**Data for this exercise**.
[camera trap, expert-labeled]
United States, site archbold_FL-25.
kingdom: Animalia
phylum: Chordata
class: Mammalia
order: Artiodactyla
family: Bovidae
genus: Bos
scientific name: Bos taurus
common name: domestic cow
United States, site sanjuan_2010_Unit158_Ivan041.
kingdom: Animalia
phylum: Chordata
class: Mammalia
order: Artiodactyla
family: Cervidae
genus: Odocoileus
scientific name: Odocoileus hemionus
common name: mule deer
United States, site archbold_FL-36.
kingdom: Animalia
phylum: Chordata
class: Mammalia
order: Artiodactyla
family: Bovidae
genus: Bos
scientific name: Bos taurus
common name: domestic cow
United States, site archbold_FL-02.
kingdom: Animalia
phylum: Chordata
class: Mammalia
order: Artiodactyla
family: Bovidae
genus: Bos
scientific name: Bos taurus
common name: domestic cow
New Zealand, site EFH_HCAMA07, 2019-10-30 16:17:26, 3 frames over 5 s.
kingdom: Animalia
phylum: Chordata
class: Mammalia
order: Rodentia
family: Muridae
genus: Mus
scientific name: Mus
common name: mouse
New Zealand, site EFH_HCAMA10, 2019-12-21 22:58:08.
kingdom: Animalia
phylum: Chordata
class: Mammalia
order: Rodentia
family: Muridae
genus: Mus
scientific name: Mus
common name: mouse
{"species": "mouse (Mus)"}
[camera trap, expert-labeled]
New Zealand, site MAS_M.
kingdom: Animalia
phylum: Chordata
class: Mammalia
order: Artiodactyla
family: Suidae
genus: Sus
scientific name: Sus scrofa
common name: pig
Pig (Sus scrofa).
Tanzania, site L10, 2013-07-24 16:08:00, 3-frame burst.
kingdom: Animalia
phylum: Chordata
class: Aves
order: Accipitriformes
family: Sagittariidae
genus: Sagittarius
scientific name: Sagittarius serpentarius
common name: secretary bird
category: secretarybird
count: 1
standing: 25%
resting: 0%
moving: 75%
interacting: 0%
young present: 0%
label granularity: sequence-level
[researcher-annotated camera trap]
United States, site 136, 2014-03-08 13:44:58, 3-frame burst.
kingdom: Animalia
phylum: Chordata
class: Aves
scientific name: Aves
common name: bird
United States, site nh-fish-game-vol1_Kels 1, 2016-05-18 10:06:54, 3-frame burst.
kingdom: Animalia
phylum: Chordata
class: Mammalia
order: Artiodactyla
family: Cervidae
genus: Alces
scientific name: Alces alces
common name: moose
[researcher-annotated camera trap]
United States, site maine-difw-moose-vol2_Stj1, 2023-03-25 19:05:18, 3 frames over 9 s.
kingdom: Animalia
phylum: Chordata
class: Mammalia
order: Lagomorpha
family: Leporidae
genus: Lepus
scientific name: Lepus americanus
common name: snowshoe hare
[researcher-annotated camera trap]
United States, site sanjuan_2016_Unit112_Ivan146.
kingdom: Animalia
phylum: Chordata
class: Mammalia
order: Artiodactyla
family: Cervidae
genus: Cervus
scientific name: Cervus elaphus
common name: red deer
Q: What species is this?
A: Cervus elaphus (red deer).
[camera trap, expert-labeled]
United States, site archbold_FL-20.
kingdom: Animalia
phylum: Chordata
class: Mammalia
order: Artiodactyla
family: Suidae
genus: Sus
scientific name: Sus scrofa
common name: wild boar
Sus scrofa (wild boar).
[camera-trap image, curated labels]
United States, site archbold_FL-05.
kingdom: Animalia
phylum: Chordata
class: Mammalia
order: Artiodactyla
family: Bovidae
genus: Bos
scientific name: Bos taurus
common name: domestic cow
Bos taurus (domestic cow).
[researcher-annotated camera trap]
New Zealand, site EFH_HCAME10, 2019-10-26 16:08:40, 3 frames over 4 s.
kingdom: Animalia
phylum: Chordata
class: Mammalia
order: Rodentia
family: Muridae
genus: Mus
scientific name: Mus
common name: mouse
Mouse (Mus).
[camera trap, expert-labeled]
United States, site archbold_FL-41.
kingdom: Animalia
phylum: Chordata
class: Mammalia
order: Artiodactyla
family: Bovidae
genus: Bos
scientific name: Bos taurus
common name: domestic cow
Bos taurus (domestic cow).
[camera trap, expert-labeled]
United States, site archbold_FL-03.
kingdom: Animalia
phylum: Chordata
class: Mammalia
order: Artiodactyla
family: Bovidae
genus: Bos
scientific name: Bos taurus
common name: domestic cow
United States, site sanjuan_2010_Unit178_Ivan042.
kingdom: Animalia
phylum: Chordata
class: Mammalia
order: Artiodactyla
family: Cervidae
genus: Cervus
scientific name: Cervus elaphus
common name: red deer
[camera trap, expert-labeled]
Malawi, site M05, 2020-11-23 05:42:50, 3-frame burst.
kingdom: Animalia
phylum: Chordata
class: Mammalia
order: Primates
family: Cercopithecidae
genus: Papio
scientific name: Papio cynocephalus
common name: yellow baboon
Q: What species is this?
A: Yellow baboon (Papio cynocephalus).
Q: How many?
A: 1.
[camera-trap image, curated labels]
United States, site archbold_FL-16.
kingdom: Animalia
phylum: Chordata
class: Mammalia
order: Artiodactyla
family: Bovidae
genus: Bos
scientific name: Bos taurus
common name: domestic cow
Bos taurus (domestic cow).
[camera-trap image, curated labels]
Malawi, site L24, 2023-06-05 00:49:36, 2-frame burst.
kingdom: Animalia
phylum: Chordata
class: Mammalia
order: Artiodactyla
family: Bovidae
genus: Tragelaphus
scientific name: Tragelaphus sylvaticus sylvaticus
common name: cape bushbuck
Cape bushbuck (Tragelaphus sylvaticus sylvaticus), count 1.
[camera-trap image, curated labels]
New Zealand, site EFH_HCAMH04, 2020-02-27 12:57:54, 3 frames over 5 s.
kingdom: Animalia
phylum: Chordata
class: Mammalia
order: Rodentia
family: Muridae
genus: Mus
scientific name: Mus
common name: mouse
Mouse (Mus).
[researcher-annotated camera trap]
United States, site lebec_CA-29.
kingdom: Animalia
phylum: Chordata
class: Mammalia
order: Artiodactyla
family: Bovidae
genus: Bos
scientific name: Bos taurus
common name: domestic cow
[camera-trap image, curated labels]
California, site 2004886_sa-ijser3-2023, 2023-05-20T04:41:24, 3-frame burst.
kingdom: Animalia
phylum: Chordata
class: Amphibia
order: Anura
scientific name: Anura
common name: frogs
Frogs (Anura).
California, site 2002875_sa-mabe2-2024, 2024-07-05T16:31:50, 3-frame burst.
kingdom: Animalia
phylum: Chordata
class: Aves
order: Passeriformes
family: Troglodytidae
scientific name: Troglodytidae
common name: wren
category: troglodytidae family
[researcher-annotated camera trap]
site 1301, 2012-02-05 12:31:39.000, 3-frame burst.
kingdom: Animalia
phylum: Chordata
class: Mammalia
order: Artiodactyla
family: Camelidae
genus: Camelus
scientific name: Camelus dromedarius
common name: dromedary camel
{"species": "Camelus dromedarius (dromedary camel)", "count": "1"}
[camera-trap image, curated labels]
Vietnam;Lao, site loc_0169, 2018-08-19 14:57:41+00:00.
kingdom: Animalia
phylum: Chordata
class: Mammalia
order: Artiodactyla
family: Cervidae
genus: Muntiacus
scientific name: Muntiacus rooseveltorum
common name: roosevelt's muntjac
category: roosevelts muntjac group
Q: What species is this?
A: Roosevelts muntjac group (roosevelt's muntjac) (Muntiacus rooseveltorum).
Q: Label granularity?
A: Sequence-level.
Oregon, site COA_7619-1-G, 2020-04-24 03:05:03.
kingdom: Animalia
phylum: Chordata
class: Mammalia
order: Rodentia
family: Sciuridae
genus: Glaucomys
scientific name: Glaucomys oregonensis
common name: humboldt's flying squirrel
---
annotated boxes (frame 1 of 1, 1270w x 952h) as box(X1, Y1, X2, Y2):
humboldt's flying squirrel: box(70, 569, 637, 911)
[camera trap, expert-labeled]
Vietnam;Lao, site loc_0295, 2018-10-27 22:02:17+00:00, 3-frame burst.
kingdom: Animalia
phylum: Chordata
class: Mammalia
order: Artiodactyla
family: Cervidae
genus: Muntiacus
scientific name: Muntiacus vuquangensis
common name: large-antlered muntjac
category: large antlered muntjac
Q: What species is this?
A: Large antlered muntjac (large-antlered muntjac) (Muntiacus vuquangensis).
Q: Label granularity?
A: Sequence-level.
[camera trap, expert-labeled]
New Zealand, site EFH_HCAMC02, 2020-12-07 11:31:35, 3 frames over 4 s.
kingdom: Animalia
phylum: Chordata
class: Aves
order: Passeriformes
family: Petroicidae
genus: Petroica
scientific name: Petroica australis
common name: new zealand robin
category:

**Task**. Locate the lines above that hold the word "frames". Show every one of them.

**Answer**.
New Zealand, site EFH_HCAMA07, 2019-10-30 16:17:26, 3 frames over 5 s.
United States, site maine-difw-moose-vol2_Stj1, 2023-03-25 19:05:18, 3 frames over 9 s.
New Zealand, site EFH_HCAME10, 2019-10-26 16:08:40, 3 frames over 4 s.
New Zealand, site EFH_HCAMH04, 2020-02-27 12:57:54, 3 frames over 5 s.
New Zealand, site EFH_HCAMC02, 2020-12-07 11:31:35, 3 frames over 4 s.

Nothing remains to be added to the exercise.